The Brazilian government is funding schools throughout the country to train taxi drivers, waiters and hotel staff as the country prepares to host the 2014 World Cup and the 2016 Olympics in Rio de Janeiro.
The police raid is certain to fuel opposition reiterated attempts to launch a formal congressional inquiry into recent corruption allegations involving the federal government. Such an inquiry would have far-reaching powers to investigate allegations.
Several ministers are expected to have to testify before congressional committees over corruption allegations in coming days, potentially further delaying Rousseff’s legislative agenda. The president is also dealing with fresh corruption allegations involving the Agriculture ministry.
Several bills awaiting approval in Congress could boost private investment including a tax overhaul, framework mining legislation and a regulation of oil royalties.
Brazil has already come under fire at home and abroad for delays in infrastructure projects for the World Cup, including airports, roads and soccer stadiums being built or renovated in 12 host cities.
Rousseff enjoys considerable popular support -- although well below the extraordinary ratings of her predecessor Lula da Silva -- in part because of Brazil’s resilient economy but also due to her image as a serious and competent manager.
If she is seen as embracing investigations and carrying out her campaign pledge for clean government, she may not suffer from the latest scandals and could even benefit, anticipate some analysts.

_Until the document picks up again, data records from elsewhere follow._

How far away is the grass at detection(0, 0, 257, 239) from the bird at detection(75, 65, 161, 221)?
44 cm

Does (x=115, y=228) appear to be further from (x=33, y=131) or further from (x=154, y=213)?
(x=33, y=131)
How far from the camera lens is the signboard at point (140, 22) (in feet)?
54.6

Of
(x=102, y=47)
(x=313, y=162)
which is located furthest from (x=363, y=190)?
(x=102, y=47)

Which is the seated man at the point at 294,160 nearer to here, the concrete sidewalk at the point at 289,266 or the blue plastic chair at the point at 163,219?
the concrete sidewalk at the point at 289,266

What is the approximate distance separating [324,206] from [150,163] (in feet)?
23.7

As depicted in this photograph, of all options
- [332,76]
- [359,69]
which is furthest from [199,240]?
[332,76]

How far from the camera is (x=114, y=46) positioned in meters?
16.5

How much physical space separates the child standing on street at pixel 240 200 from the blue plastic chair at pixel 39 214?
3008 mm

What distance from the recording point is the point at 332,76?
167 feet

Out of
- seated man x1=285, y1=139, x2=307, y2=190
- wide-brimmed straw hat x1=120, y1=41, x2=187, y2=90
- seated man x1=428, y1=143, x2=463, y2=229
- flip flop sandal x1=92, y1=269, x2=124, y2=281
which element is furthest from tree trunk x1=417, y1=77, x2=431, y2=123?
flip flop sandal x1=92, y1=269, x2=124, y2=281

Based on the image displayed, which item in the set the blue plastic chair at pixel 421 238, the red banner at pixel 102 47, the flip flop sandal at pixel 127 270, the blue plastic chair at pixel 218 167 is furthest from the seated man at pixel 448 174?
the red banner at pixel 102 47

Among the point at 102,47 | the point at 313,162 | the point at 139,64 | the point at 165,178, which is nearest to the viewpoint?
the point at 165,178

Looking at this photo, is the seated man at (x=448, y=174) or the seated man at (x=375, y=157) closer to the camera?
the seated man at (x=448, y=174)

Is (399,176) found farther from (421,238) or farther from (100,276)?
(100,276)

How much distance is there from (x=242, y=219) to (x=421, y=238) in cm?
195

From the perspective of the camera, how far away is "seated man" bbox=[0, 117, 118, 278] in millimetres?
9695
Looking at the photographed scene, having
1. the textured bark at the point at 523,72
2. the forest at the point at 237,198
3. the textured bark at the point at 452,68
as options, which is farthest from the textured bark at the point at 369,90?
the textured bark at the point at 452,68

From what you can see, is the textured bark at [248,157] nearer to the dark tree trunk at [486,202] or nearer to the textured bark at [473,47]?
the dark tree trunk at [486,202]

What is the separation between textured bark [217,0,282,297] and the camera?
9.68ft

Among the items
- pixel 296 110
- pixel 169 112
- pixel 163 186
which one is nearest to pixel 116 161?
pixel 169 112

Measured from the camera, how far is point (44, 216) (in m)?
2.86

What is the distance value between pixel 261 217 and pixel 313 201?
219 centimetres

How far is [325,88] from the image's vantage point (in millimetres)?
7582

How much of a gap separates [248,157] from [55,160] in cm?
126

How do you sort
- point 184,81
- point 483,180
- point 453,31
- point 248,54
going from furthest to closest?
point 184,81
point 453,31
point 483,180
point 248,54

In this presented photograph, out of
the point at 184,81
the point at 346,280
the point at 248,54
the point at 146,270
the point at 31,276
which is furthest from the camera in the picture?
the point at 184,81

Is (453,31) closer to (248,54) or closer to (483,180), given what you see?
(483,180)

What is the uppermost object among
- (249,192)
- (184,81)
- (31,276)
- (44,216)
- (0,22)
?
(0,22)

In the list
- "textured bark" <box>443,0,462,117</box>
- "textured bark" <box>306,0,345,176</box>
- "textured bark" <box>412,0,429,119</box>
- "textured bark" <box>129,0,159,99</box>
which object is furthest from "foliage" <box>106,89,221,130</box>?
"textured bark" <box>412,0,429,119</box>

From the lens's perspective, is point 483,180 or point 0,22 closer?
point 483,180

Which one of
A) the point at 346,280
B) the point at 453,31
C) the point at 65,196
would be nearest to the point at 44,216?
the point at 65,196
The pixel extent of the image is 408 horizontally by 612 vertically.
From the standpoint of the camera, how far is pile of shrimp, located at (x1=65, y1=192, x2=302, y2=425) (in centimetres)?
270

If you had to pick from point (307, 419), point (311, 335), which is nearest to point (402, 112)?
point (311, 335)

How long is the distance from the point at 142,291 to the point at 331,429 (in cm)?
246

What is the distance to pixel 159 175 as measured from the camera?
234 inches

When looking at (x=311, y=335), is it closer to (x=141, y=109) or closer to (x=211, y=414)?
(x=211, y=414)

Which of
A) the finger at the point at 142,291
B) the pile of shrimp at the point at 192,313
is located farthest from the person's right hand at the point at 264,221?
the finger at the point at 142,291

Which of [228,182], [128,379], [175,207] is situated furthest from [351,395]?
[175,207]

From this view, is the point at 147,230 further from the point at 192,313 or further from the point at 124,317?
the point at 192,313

In seven months in office President Rousseff has seen her cabinet chief ousted for alleged enrichment; the Transport minister for bribes and over-billing on tendering contracts; the Defence minister for derogatory remarks referred to ministers named by the president; the Agriculture minister Wagner Rossi could be out any moment for nepotism and cronyism and now the Ministry of Tourism.
The repeated ministerial ousting, sacking and resignation, and naming replacements in the crystal-balanced cabinet of the ten-parties ruling coalition has forced Lula da Silva to come in support of her protégé Dilma, thus weakening her figure.
Furthermore relations between bureaucrat Rousseff and Vice-president Michel Temer are not good. But Temer is head of PMDB, the main partner in the ruling coalition that dominates the Senate and has a blocking condition in the Lower House. Some analysts see the current situation as a ferocious power struggle between the Workers Party and PMDB.
During the previous eight years, the PMDB was also a crucial ally of the government in Congress, but the overwhelming personality of then communicator president Lula da Silva overshadowed any potential challenges or there were no candidates to match him. However PMDB promised that under President Rousseff things would be different and they would demand acknowledgement to the last ounce of their influence.